* Information provided

_ _ _

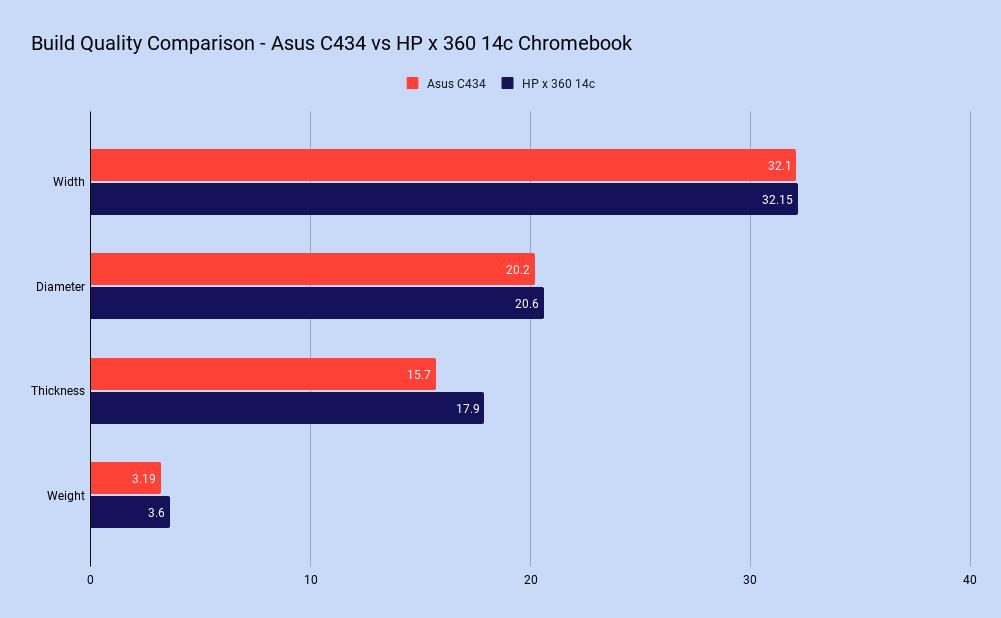 Chromebook Comparison Build Quality Graph - Asus C434 vs HP x 360 14c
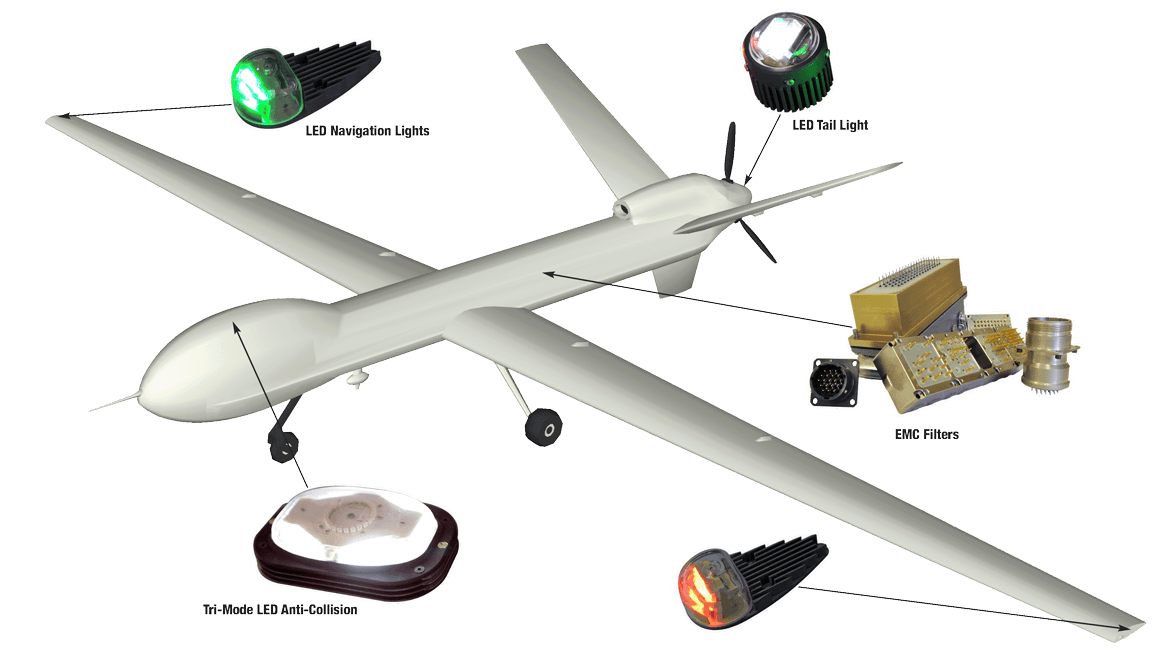 UAV applications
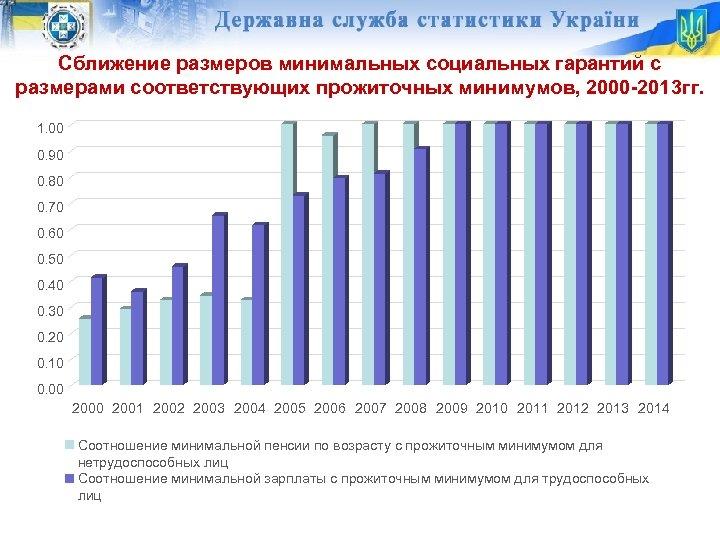 Сближение размеров минимальных социальных гарантий с размерами соответствующих прожиточных минимумов, 2000 -2013 гг. 1.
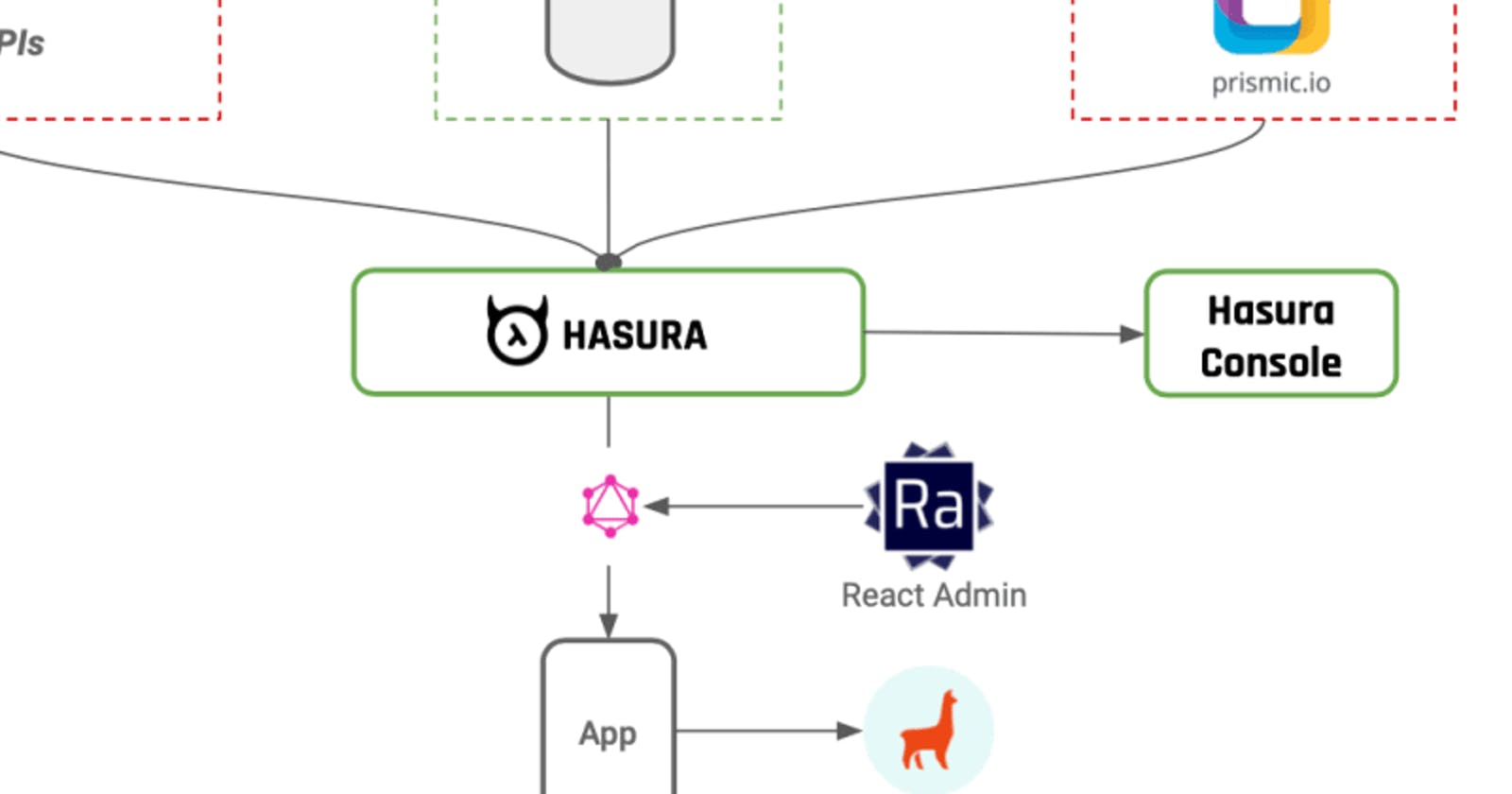 Getting started with Hasura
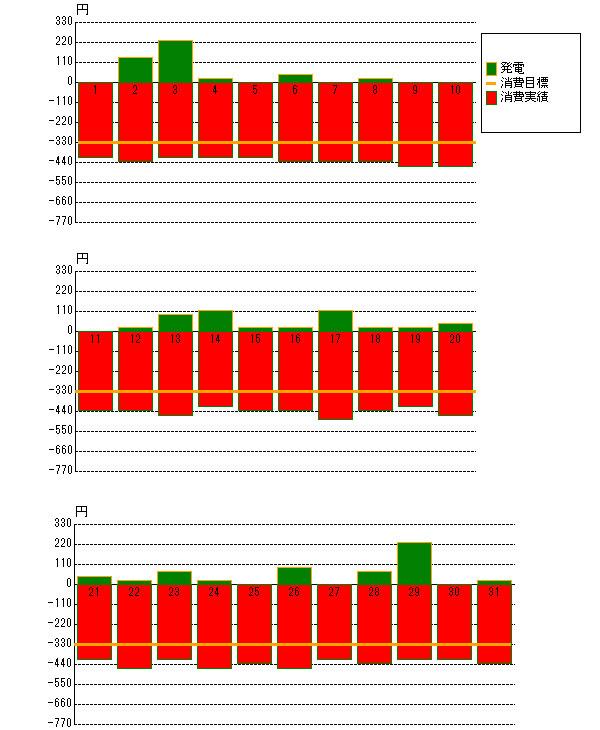2012年12月の売電と電力消費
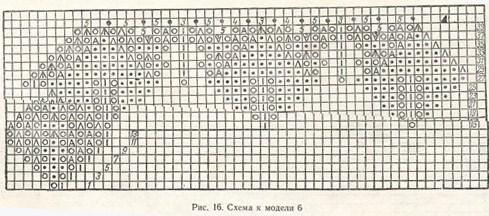 Вязание салфеток модели с 1 по 7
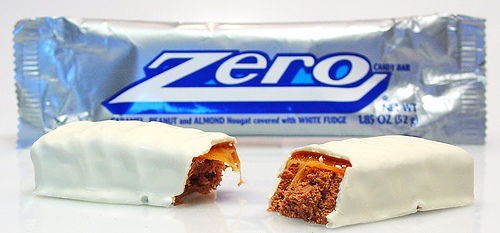 Popular Candy Bars Nostalgia And Now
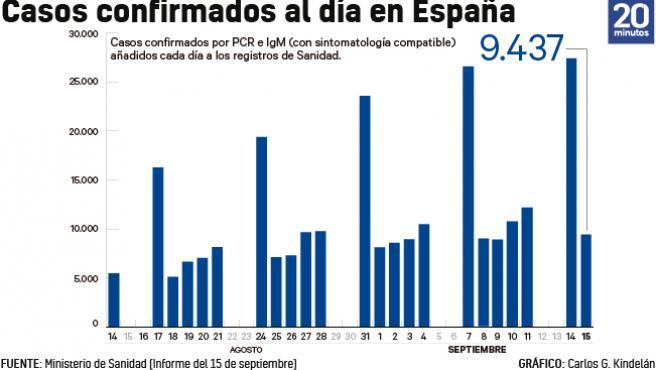 Número de casos añadidos al total acumulado de la epidemia cada día a 15 de septiembre.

_ _ _

* About this exercise
Faithful copy, images left out: write out every line of data.

* Solution
 Chromebook Comparison Build Quality Graph - Asus C434 vs HP x 360 14c
 UAV applications
 Сближение размеров минимальных социальных гарантий с размерами соответствующих прожиточных минимумов, 2000 -2013 гг. 1.
 Getting started with Hasura
2012年12月の売電と電力消費
 Вязание салфеток модели с 1 по 7
 Popular Candy Bars Nostalgia And Now
 Número de casos añadidos al total acumulado de la epidemia cada día a 15 de septiembre.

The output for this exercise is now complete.